## Start Records

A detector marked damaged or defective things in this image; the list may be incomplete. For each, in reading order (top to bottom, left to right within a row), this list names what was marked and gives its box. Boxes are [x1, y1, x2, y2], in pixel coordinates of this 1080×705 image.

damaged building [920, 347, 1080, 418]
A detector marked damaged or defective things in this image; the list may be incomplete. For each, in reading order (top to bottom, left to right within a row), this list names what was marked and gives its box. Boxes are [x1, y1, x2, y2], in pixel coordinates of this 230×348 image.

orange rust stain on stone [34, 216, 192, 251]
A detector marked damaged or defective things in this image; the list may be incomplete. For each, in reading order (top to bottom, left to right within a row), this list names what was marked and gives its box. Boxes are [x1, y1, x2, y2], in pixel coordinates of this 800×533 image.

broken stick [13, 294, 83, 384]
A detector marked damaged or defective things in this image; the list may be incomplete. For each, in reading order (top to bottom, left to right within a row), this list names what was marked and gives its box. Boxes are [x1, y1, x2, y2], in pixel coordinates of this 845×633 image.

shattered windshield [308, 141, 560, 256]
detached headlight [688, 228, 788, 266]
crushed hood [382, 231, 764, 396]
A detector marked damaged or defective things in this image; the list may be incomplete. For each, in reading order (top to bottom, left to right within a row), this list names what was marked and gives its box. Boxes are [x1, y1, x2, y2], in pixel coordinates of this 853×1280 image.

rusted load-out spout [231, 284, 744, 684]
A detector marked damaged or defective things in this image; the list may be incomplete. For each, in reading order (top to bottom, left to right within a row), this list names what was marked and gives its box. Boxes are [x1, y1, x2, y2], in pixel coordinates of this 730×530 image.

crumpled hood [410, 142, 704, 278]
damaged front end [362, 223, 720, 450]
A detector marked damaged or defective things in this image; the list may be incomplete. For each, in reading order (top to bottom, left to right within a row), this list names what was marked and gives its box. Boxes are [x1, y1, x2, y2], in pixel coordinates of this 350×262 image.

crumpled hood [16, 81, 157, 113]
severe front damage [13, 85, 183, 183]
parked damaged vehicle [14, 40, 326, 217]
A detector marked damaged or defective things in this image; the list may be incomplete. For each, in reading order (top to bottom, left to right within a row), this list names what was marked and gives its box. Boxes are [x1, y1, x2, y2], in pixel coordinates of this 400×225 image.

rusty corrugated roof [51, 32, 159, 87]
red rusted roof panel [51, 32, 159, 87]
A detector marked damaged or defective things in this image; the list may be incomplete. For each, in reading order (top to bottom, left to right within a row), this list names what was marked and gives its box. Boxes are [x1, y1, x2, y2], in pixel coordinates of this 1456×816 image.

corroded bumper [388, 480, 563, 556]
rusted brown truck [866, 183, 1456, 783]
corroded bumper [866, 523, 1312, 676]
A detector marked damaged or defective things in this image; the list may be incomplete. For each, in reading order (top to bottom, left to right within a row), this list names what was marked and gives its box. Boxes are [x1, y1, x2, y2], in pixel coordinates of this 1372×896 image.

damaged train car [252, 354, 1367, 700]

## End Records

▶ [Problem to solve]
Copy all of the records above word for word, keeping every line in its original order.

▶ [Task output]
A detector marked damaged or defective things in this image; the list may be incomplete. For each, in reading order (top to bottom, left to right within a row), this list names what was marked and gives its box. Boxes are [x1, y1, x2, y2], in pixel coordinates of this 1080×705 image.

damaged building [920, 347, 1080, 418]
A detector marked damaged or defective things in this image; the list may be incomplete. For each, in reading order (top to bottom, left to right within a row), this list names what was marked and gives its box. Boxes are [x1, y1, x2, y2], in pixel coordinates of this 230×348 image.

orange rust stain on stone [34, 216, 192, 251]
A detector marked damaged or defective things in this image; the list may be incomplete. For each, in reading order (top to bottom, left to right within a row), this list names what was marked and gives its box. Boxes are [x1, y1, x2, y2], in pixel coordinates of this 800×533 image.

broken stick [13, 294, 83, 384]
A detector marked damaged or defective things in this image; the list may be incomplete. For each, in reading order (top to bottom, left to right within a row), this list names what was marked and gives its box. Boxes are [x1, y1, x2, y2], in pixel coordinates of this 845×633 image.

shattered windshield [308, 141, 560, 256]
detached headlight [688, 228, 788, 266]
crushed hood [382, 231, 764, 396]
A detector marked damaged or defective things in this image; the list may be incomplete. For each, in reading order (top to bottom, left to right within a row), this list names what was marked and gives its box. Boxes are [x1, y1, x2, y2], in pixel coordinates of this 853×1280 image.

rusted load-out spout [231, 284, 744, 684]
A detector marked damaged or defective things in this image; the list may be incomplete. For each, in reading order (top to bottom, left to right within a row), this list names what was marked and gives its box. Boxes are [x1, y1, x2, y2], in pixel coordinates of this 730×530 image.

crumpled hood [410, 142, 704, 278]
damaged front end [362, 223, 720, 450]
A detector marked damaged or defective things in this image; the list may be incomplete. For each, in reading order (top to bottom, left to right within a row), this list names what was marked and gives its box. Boxes are [x1, y1, x2, y2], in pixel coordinates of this 350×262 image.

crumpled hood [16, 81, 157, 113]
severe front damage [13, 85, 183, 183]
parked damaged vehicle [14, 40, 326, 217]
A detector marked damaged or defective things in this image; the list may be incomplete. For each, in reading order (top to bottom, left to right within a row), this list names what was marked and gives its box. Boxes are [x1, y1, x2, y2], in pixel coordinates of this 400×225 image.

rusty corrugated roof [51, 32, 159, 87]
red rusted roof panel [51, 32, 159, 87]
A detector marked damaged or defective things in this image; the list may be incomplete. For each, in reading order (top to bottom, left to right within a row), this list names what was marked and gives its box. Boxes are [x1, y1, x2, y2], in pixel coordinates of this 1456×816 image.

corroded bumper [388, 480, 563, 556]
rusted brown truck [866, 183, 1456, 783]
corroded bumper [866, 523, 1312, 676]
A detector marked damaged or defective things in this image; the list may be incomplete. For each, in reading order (top to bottom, left to right within a row), this list names what was marked and gives its box. Boxes are [x1, y1, x2, y2], in pixel coordinates of this 1372×896 image.

damaged train car [252, 354, 1367, 700]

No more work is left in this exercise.